Su rostro no mostraba absolutamente nada. Ni ira, ni curiosidad, nada en absoluto.

La puerta detrás de mí de repente se abrió de golpe, y caí hacia atrás mientras los guardias entraban en tropel.

Vieron al Rey e inmediatamente cayeron de rodillas, sus rostros palideciendo de terror.

“Su Majestad”, se ahogó uno de ellos. “Perdónenos, estábamos persiguiendo a una esclava fugitiva, no sabíamos que vendría aquí”.

El Rey todavía no habló, solo se quedó ahí parado goteando agua sobre el piso de piedra.

Los guardias temblaban más que yo, sus frentes presionadas contra el suelo.

“Sáquenla”, susurró urgentemente un guardia, alcanzando mi brazo.

“No, esperen, por favor”, grité mientras comenzaban a arrastrarme hacia la puerta. “Mi esposo pagará, es un Rey Alfa, tiene oro, tierras, lo que sea que quieras, solo di tu precio”.

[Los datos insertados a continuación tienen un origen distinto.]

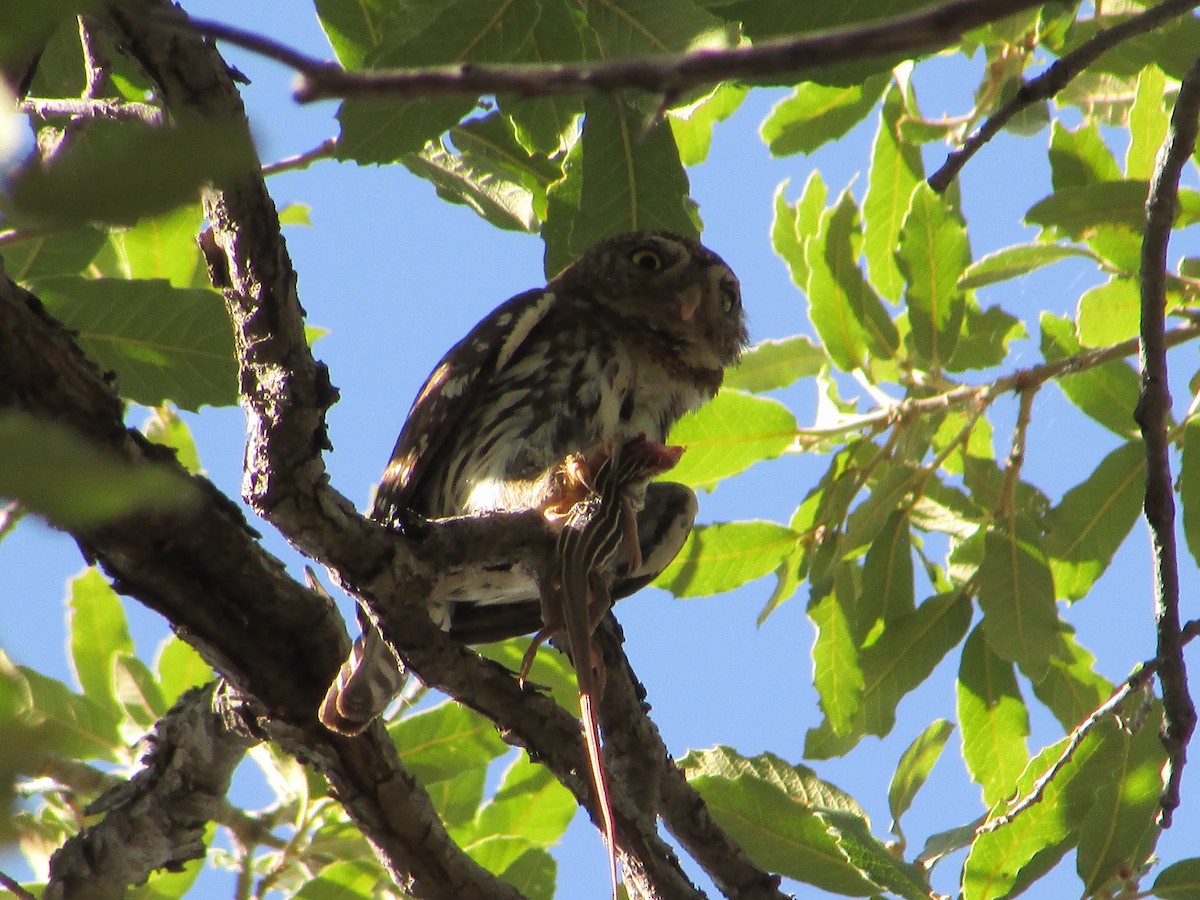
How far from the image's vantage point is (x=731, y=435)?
3.85m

Los guardias me levantaron del suelo, su agarre dejando moretones.

“Simon Sharpe vendrá por mí”, grité más fuerte. “Traerá todo su ejército, no pueden simplemente mantenerme aquí, soy Luna, soy importante”.

“Alto”, dijo el Rey.

Una palabra, pronunciada tan bajo que casi no la escuché.

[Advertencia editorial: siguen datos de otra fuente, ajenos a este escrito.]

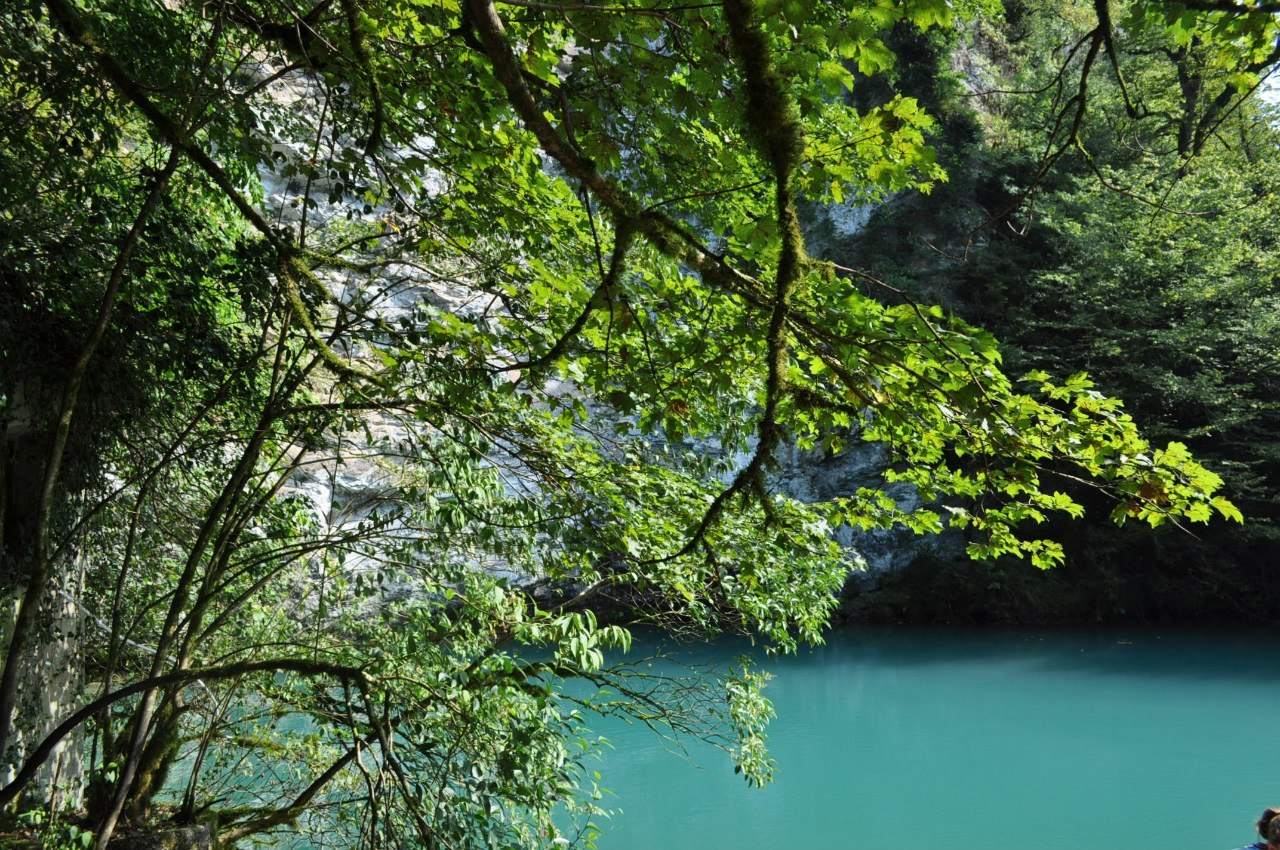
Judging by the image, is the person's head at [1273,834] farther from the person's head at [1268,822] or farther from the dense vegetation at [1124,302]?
the dense vegetation at [1124,302]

Pero los guardias se congelaron al instante como si se hubieran convertido en piedra.

El Rey caminó hacia mí con esa misma calma inquietante, circulando lentamente como un lobo examinando presa herida.

Estaba tan cerca que podía oler el jabón en su piel, sentir el calor irradiando de su cuerpo.

Sus ojos viajaron sobre mí de pies a cabeza, clínicos y fríos.

“Demasiado delgada”, dijo sin emoción. “Sin músculo, huesos débiles. Mayormente inútil para el trabajo”.

La manera en que lo dijo, tan distante y sin emoción, revolvió mi estómago.

No me estaba mirando como si fuera una persona.

Me estaba mirando como si fuera ganado siendo evaluado en el mercado.

“Mátenla de hambre por tres días”, les dijo a los guardias sin mirarlos. “Luego mátenla”.

La.

No ella.

La.

Algo dentro de mí se rompió.

El miedo que me había estado ahogando de repente se retorció en pura rabia.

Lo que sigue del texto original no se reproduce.